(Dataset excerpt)
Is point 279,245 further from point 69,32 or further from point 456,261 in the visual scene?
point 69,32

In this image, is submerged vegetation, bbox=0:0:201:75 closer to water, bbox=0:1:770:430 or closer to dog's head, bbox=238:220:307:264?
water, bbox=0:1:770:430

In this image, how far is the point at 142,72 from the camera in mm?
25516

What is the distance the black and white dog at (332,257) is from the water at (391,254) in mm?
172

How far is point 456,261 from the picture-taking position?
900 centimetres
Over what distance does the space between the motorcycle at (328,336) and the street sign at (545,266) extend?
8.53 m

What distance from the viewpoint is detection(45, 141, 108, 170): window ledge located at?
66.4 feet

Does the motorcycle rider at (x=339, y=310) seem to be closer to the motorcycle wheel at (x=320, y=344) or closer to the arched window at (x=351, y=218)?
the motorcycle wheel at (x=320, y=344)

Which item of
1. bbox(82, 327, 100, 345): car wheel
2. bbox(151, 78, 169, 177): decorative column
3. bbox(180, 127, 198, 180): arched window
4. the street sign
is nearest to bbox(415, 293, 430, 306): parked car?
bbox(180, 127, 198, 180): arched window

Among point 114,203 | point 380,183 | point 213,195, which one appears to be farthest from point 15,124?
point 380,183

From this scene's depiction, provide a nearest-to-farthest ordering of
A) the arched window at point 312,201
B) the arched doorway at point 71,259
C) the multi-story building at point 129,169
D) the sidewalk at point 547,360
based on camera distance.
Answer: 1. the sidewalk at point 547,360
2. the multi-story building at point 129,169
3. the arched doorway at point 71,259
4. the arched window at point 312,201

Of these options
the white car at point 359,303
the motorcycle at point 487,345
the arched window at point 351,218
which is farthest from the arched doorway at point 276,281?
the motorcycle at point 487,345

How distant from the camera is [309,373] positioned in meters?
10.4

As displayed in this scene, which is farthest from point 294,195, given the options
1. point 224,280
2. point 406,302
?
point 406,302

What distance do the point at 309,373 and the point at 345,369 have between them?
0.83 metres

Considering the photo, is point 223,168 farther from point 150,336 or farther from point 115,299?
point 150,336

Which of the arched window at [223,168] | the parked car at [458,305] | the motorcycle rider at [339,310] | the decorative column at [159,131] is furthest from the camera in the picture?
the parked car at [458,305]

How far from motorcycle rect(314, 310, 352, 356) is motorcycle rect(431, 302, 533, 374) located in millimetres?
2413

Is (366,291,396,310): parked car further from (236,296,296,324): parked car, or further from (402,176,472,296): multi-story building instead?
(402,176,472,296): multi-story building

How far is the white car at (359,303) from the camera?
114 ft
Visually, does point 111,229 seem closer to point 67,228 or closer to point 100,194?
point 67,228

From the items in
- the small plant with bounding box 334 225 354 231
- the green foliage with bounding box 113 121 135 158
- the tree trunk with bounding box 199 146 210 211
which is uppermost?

WHAT IS EXPECTED:
Rewrite the rows above with every "decorative column" swapped for "stone pillar", keeping everything else the same.

ANSWER IN FULL:
Is point 279,245 further from point 69,32 or further from point 456,261 in the visual scene?
point 69,32

In this image, is submerged vegetation, bbox=0:0:201:75 closer to water, bbox=0:1:770:430 or closer to dog's head, bbox=238:220:307:264?
water, bbox=0:1:770:430

In this image, how far is the point at 142,72 from the camera in mm?
25516

What is the distance the black and white dog at (332,257) is from the water at (391,254) in mm?
172

How far is point 456,261 from the picture-taking position?
900 centimetres
Over what distance does the space between the motorcycle at (328,336) and the street sign at (545,266) extend?
8.53 m

What distance from the viewpoint is detection(45, 141, 108, 170): window ledge located at?
66.4 feet

Does the motorcycle rider at (x=339, y=310) seem to be closer to the motorcycle wheel at (x=320, y=344) or closer to the arched window at (x=351, y=218)?
the motorcycle wheel at (x=320, y=344)

Which item of
1. bbox(82, 327, 100, 345): car wheel
2. bbox(151, 78, 169, 177): stone pillar
3. bbox(180, 127, 198, 180): arched window
4. the street sign
is nearest to bbox(415, 293, 430, 306): parked car?
bbox(180, 127, 198, 180): arched window

Among point 114,203 | point 380,183 | point 213,195, which one appears to be farthest from point 15,124?
point 380,183

From this scene's depiction, provide a nearest-to-farthest ordering of
A) the arched window at point 312,201
B) the arched doorway at point 71,259
C) the multi-story building at point 129,169
D) the sidewalk at point 547,360
based on camera distance.
Answer: 1. the sidewalk at point 547,360
2. the multi-story building at point 129,169
3. the arched doorway at point 71,259
4. the arched window at point 312,201

Of these options
the white car at point 359,303
the motorcycle at point 487,345
the arched window at point 351,218
which is farthest from the arched doorway at point 276,281?
the motorcycle at point 487,345

How distant from the camera is [309,373] positioned in meters?
10.4

As displayed in this scene, which is farthest from point 294,195, given the options
1. point 224,280
2. point 406,302
?
point 406,302

What distance do the point at 309,373 and the point at 345,369 have between them?
0.83 metres

Considering the photo, is point 223,168 farther from point 150,336 or farther from point 115,299?
point 150,336

Which of the arched window at [223,168] | the parked car at [458,305] | the motorcycle rider at [339,310] | the stone pillar at [159,131] is furthest from the camera in the picture?
the parked car at [458,305]

How far from motorcycle rect(314, 310, 352, 356) is motorcycle rect(431, 302, 533, 374) located in millimetres?
2413

Is (366,291,396,310): parked car further from (236,296,296,324): parked car, or further from (402,176,472,296): multi-story building instead?
(402,176,472,296): multi-story building

How far is the white car at (359,303) from the camera?
114 ft
Visually, does point 111,229 seem closer to point 67,228 or closer to point 100,194?
point 67,228

From the items in
- the small plant with bounding box 334 225 354 231
- the green foliage with bounding box 113 121 135 158
- the tree trunk with bounding box 199 146 210 211
which is uppermost?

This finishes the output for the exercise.